** start Extract **

There were some other amazing finds at hole-in-the-wall restaurants. I went to a little falafel stand in Paris Square in Haifa and had possibly the best falafel pita of my life. I had no idea falafel was even supposed to be so tender, it’s often a bit dry or gritty in Canada. It’s worth it to get all the toppings – pickles, garlic sauce, preserved turnips, cucumbers, hot peppers, and lots of sauce.

The food in Israel isn’t all just Mediterranean or from the Jewish diaspora, there’s are many good international options – especially sushi. I’m picky about my sushi quality, since I used to live in Vancouver, which arguably has the best sushi outside of Japan.

The sushi in Israel was extremely high quality, with very fresh fish, though the options were mainly the basics of tuna, salmon, and veggie rolls.

When my friend Pauline took me on a great tour of the Old City of Jerusalem, we went through the Muslim quarter to try some Arab food. We stopped at a cold-press tahini factory that still uses a huge millstone to grind sesame seeds. We got to taste-test a few of their offerings – the smoked tahini was my favourite.

I also got to try knafeh, a great sweet-and-savoury pasty of warm goat cheese, layered under kadaif and covered in syrup, as well as some really top notch kebab, spiced beautifully, and hot from the grill into a pita with tomato, cucumber, and yogurt.

As I had made the brilliant plan of going to the Middle East in August as a Canadian, I was also keeping my eyes on ways to stay cool. Lemonade is almost universally paired with mint, and there’s fresh fruit juice stalls everywhere, which are particularly good blended with ice. The ice cream game in Israel is particularly strong, Golda and other ice cream chains are ubiquitous. The cookie/chocolate flavours seem particularly popular, and the portions are extremely generous.

One of the things I relied on to beat the heat were all the coffee shops, particularly Aroma. Aroma is an Israeli coffee chain, and it’s so dominant there that it’s likely part of the reason Starbucks failed in Israel.

Israelis are big coffee drinkers, and in the hot weather, either a cold coffee (what I’d call an iced coffee) or an iced coffee (a coffee blended with ice) was essential.

The food at Aroma was also fantastic – the picture below is their breakfast plate – eggs done the way I want, fresh salads and bread, cream cheese, coffee, all about $15 CAD. And this is from a chain coffee shop?

Aroma has expanded into Canada, the US, and Ukraine. There’s spots all over Toronto, so when I was there last week, I went to a location to compare to what I had in Israel. The blended iced coffee is just as good, and I did appreciate that they made my breakfast sandwich fresh. I’d say it was miles better than Starbucks or Tim Hortons, but the Israeli Aroma is still much better than the Canadian one.

** end Extract **
** start Data section **

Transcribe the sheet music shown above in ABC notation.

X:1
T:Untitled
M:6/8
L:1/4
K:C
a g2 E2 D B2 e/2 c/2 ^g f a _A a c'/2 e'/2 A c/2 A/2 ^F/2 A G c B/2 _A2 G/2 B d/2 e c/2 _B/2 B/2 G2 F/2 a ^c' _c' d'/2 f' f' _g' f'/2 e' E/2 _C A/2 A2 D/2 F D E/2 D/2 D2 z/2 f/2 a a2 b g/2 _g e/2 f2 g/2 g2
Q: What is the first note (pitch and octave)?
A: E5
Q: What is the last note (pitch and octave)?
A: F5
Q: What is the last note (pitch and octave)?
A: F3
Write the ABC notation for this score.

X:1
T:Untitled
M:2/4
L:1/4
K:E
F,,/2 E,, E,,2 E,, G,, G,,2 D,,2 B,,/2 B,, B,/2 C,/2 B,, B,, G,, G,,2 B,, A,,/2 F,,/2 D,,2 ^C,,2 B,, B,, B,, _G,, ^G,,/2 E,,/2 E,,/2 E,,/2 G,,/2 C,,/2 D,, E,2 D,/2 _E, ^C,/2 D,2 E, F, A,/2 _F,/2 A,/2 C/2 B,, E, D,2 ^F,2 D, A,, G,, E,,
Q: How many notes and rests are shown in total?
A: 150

** end Data section **

> Challenges:
[a] Answer these questions using the text on food in Israel:
(i) Where was the falafel stand that served the memorable pita?
(ii) Which offering at the cold-press tahini factory did the writer like most?
(iii) Into which countries has Aroma expanded?
[b] Summarize the text on food in Israel in two sentences.

> Solutions for each task:
[a]
(i) In Paris Square in Haifa.
(ii) The smoked tahini.
(iii) Canada, the US, and Ukraine.

[b] In Israel, the writer found excellent food at small places, including a very tender falafel pita in Haifa, high-quality but basic sushi, smoked tahini from a millstone factory in Jerusalem's Old City, knafeh, and well-spiced kebab. To cope with the August heat, the writer relied on mint lemonade, fresh juices, generous ice cream, and coffee shops such as the Israeli chain Aroma, whose Toronto location was good but still not as good as the Israeli one.